_Your instructions_
Nothing but the lines from the start of the entries through the line holding "Thank you for" is to be repeated, exactly and with pictures excluded.

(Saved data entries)
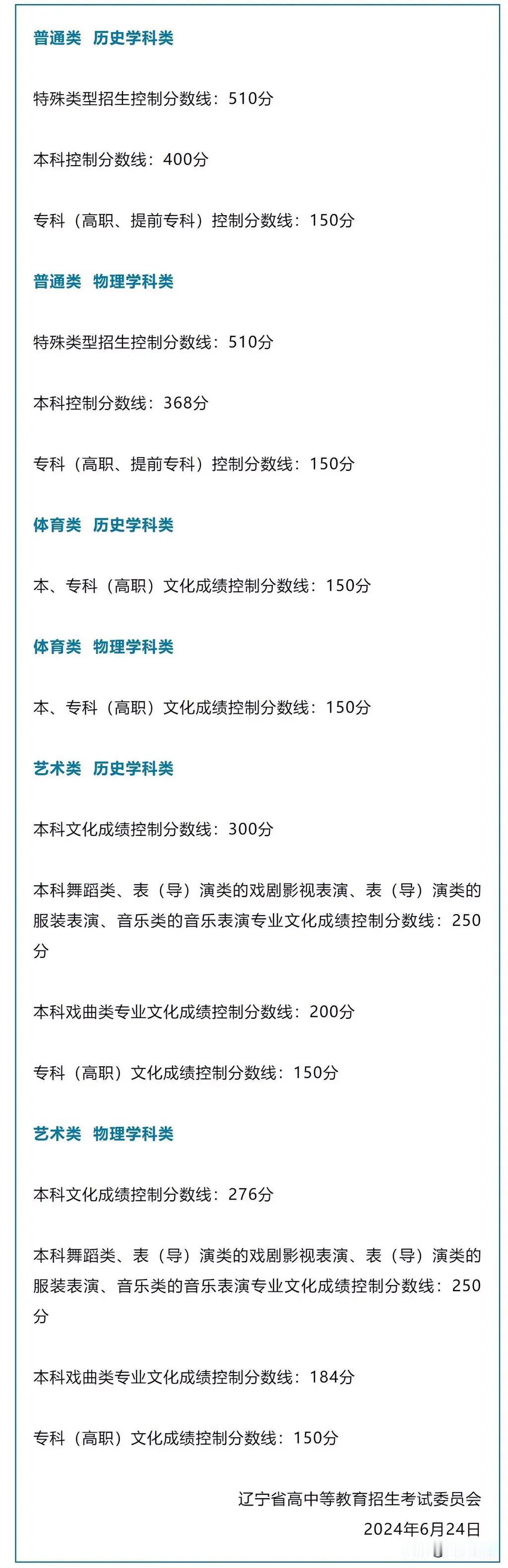 普通类 历史学科类

特殊类型招生控制分数线：510分

本科控制分数线：400分

专科（高职、提前专科）控制分数线：150分

普通类 物理学科类

特殊类型招生控制分数线：510分

本科控制分数线：368分

专科（高职、提前专科）控制分数线：150分

体育类 历史学科类

本、专科（高职）文化成绩控制分数线：150分

体育类 物理学科类

本、专科（高职）文化成绩控制分数线：150分

艺术类 历史学科类

本科文化成绩控制分数线：300分

本科舞蹈类、表（导）演类的戏剧影视表演、表（导）演类的服装表演、音乐类的音乐表演专业文化成绩控制分数线：250分

本科戏曲类专业文化成绩控制分数线：200分

专科（高职）文化成绩控制分数线：150分

艺术类 物理学科类

本科文化成绩控制分数线：276分

本科舞蹈类、表（导）演类的戏剧影视表演、表（导）演类的服装表演、音乐类的音乐表演专业文化成绩控制分数线：250分

本科戏曲类专业文化成绩控制分数线：184分

专科（高职）文化成绩控制分数线：150分

辽宁省高中等教育招生考试委员会
2024年6月24日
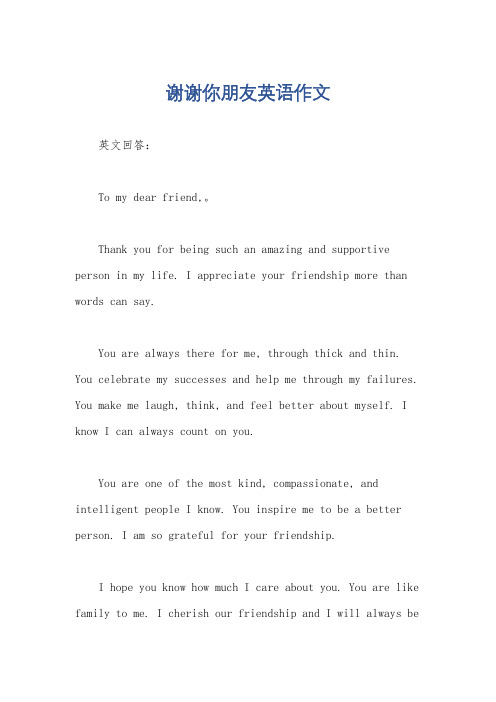 谢谢你朋友英语作文

英文回答：

To my dear friend,。

Thank you for being such an amazing and supportive person in my life. I appreciate your friendship more than words can say.

You are always there for me, through thick and thin. You celebrate my successes and help me through my failures. You make me laugh, think, and feel better about myself. I know I can always count on you.

You are one of the most kind, compassionate, and intelligent people I know. You inspire me to be a better person. I am so grateful for your friendship.

I hope you know how much I care about you. You are like family to me. I cherish our friendship and I will always be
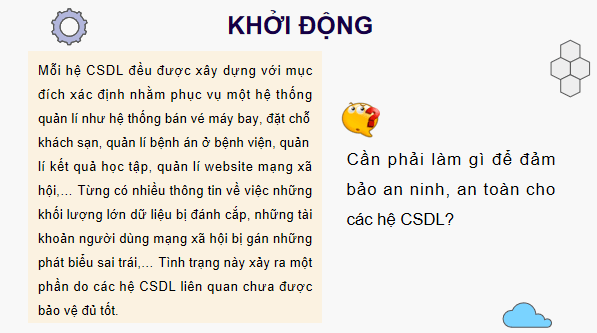 KHỞI ĐỘNG

Mỗi hệ CSDL đều được xây dựng với mục đích xác định nhằm phục vụ một hệ thống quản lí như hệ thống bán vé máy bay, đặt chỗ khách sạn, quản lí bệnh án ở bệnh viện, quản lí kết quả học tập, quản lí website mạng xã hội,... Từng có nhiều thông tin về việc những khối lượng lớn dữ liệu bị đánh cắp, những tài khoản người dùng mạng xã hội bị gán những phát biểu sai trái,... Tình trạng này xảy ra một phần do các hệ CSDL liên quan chưa được bảo vệ đủ tốt.

Cần phải làm gì để đảm bảo an ninh, an toàn cho các hệ CSDL?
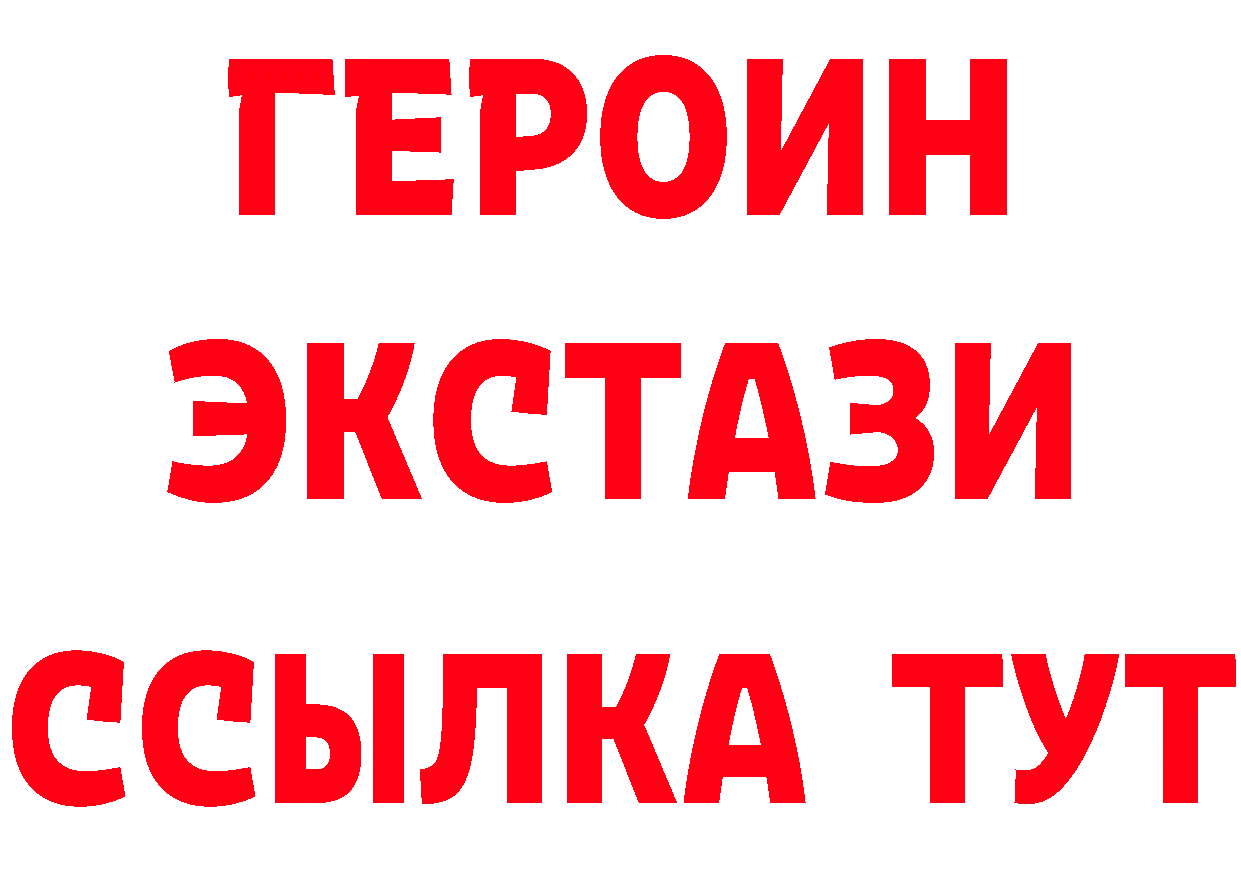 ГЕРОИН
ЭКСТАЗИ
ССЫЛКА ТУТ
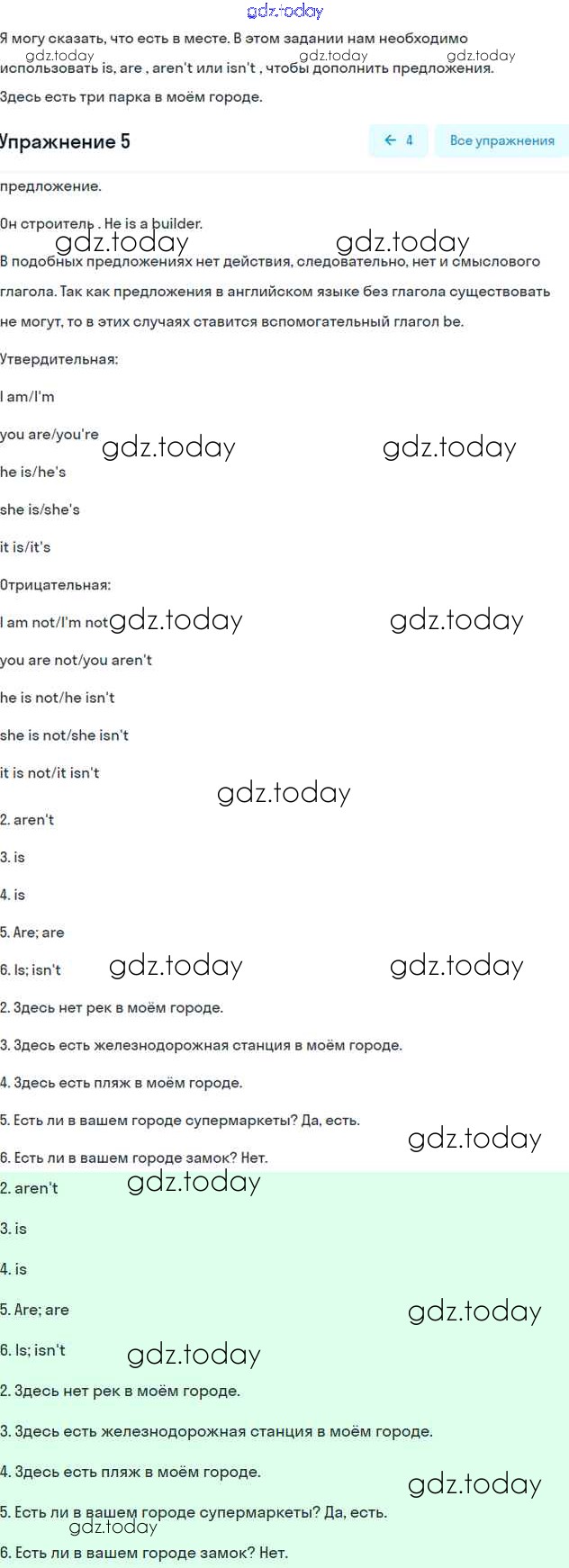 gdz.today

Я могу сказать, что есть в месте. В этом задании нам необходимо использовать is, are , aren't или isn't , чтобы дополнить предложения.

gdz.today gdz.today gdz.today

Здесь есть три парка в моём городе.

Упражнение 5

← 4

Все упражнения

предложение.

Он строитель . He is a builder.

gdz.today gdz.today

В подобных предложениях нет действия, следовательно, нет и смыслового глагола. Так как предложения в английском языке без глагола существовать не могут, то в этих случаях ставится вспомогательный глагол be.

Утвердительная:

I am/I'm

you are/you're

gdz.today gdz.today

he is/he's

she is/she's

it is/it's

Отрицательная:

I am not/I'm not

gdz.today gdz.today

you are not/you aren't

he is not/he isn't

she is not/she isn't

it is not/it isn't

gdz.today

2. aren't

3. is

4. is

5. Are; are

6. Is; isn't

gdz.today gdz.today

2. Здесь нет рек в моём городе.

3. Здесь есть железнодорожная станция в моём городе.

4. Здесь есть пляж в моём городе.

5. Есть ли в вашем городе супермаркеты? Да, есть.

gdz.today

6. Есть ли в вашем городе замок? Нет.

2. aren't

gdz.today

3. is

4. is

5. Are; are

gdz.today

6. Is; isn't

gdz.today

2. Здесь нет рек в моём городе.

3. Здесь есть железнодорожная станция в моём городе.

4. Здесь есть пляж в моём городе.

gdz.today

5. Есть ли в вашем городе супермаркеты? Да, есть.

gdz.today

6. Есть ли в вашем городе замок? Нет.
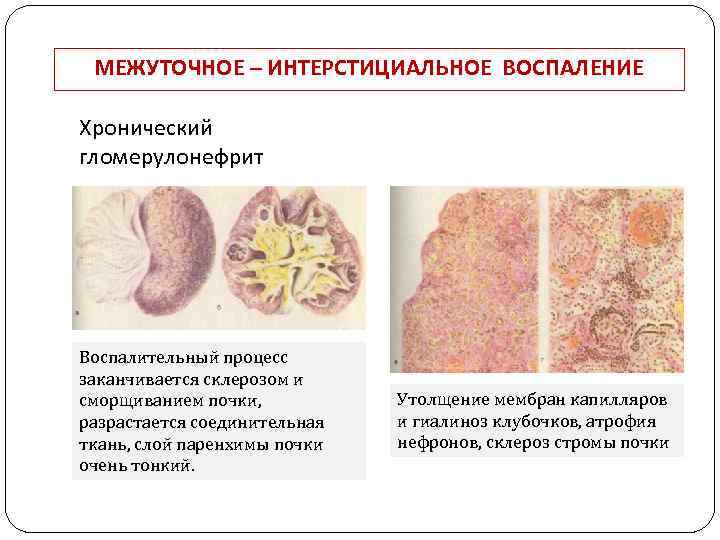 МЕЖУТОЧНОЕ – ИНТЕРСТИЦИАЛЬНОЕ ВОСПАЛЕНИЕ

Хронический гломерулонефрит

Воспалительный процесс заканчивается склерозом и сморщиванием почки, разрастается соединительная ткань, слой паренхимы почки очень тонкий.

Утолщение мембран капилляров и гиалиноз клубочков, атрофия нефронов, склероз стромы почки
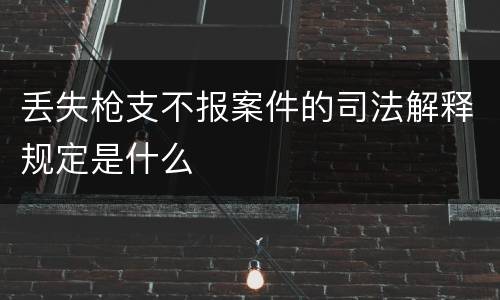 丢失枪支不报案件的司法解释规定是什么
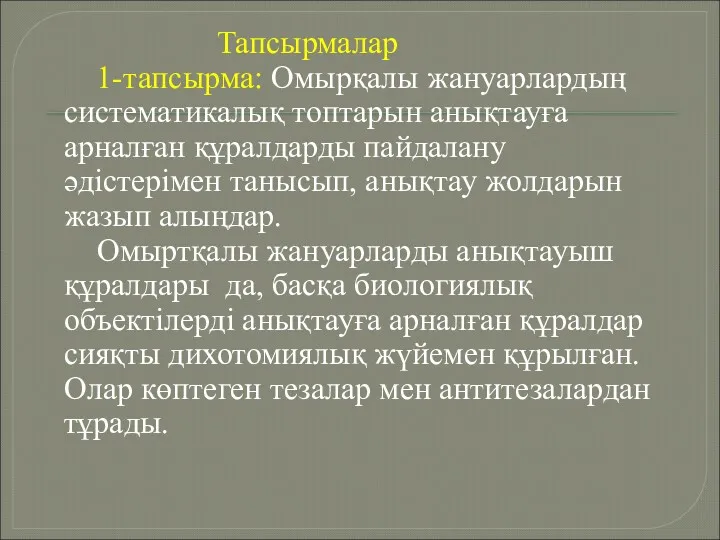 Тапсырмалар

1-тапсырма: Омырқалы жануарлардың систематикалық топтарын анықтауға арналған құралдарды пайдалану әдістерімен танысып, анықтау жолдарын жазып алыңдар.

Омыртқалы жануарларды анықтауыш құралдары да, басқа биологиялық объектілерді анықтауға арналған құралдар сияқты дихотомиялық жүйемен құрылған. Олар көптеген тезалар мен антитезалардан тұрады.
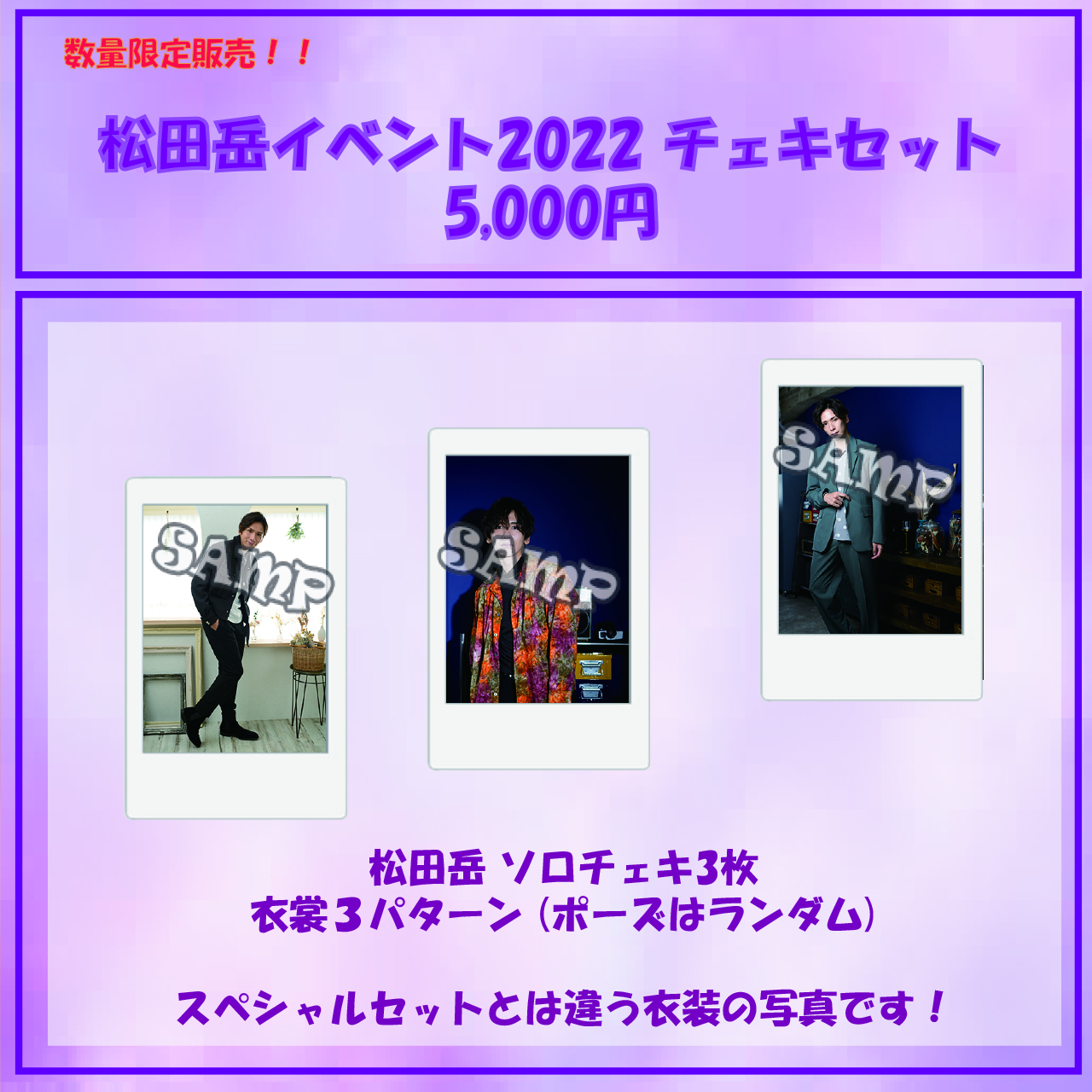 数量限定販売！！

松田岳イベント2022 チェキセット
5,000円

SAMP

SAMP

SAMP

松田岳 ソロチェキ3枚
衣裳３パターン（ポーズはランダム）

スペシャルセットとは違う衣装の写真です！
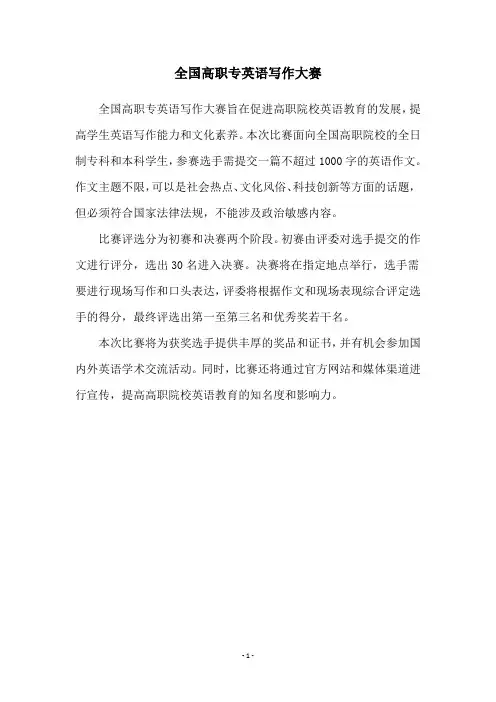 全国高职专英语写作大赛

全国高职专英语写作大赛旨在促进高职院校英语教育的发展，提高学生英语写作能力和文化素养。本次比赛面向全国高职院校的全日制专科和本科学生，参赛选手需提交一篇不超过1000字的英语作文。作文主题不限，可以是社会热点、文化风俗、科技创新等方面的话题，但必须符合国家法律法规，不能涉及政治敏感内容。

比赛评选分为初赛和决赛两个阶段。初赛由评委对选手提交的作文进行评分，选出30名进入决赛。决赛将在指定地点举行，选手需要进行现场写作和口头表达，评委将根据作文和现场表现综合评定选手的得分，最终评选出第一至第三名和优秀奖若干名。

本次比赛将为获奖选手提供丰厚的奖品和证书，并有机会参加国内外英语学术交流活动。同时，比赛还将通过官方网站和媒体渠道进行宣传，提高高职院校英语教育的知名度和影响力。

- 1 -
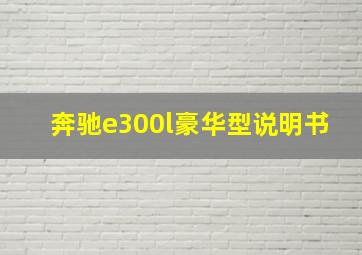 奔驰e300l豪华型说明书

_Exercise answer_
 普通类 历史学科类

特殊类型招生控制分数线：510分

本科控制分数线：400分

专科（高职、提前专科）控制分数线：150分

普通类 物理学科类

特殊类型招生控制分数线：510分

本科控制分数线：368分

专科（高职、提前专科）控制分数线：150分

体育类 历史学科类

本、专科（高职）文化成绩控制分数线：150分

体育类 物理学科类

本、专科（高职）文化成绩控制分数线：150分

艺术类 历史学科类

本科文化成绩控制分数线：300分

本科舞蹈类、表（导）演类的戏剧影视表演、表（导）演类的服装表演、音乐类的音乐表演专业文化成绩控制分数线：250分

本科戏曲类专业文化成绩控制分数线：200分

专科（高职）文化成绩控制分数线：150分

艺术类 物理学科类

本科文化成绩控制分数线：276分

本科舞蹈类、表（导）演类的戏剧影视表演、表（导）演类的服装表演、音乐类的音乐表演专业文化成绩控制分数线：250分

本科戏曲类专业文化成绩控制分数线：184分

专科（高职）文化成绩控制分数线：150分

辽宁省高中等教育招生考试委员会
2024年6月24日
 谢谢你朋友英语作文

英文回答：

To my dear friend,。

Thank you for being such an amazing and supportive person in my life. I appreciate your friendship more than words can say.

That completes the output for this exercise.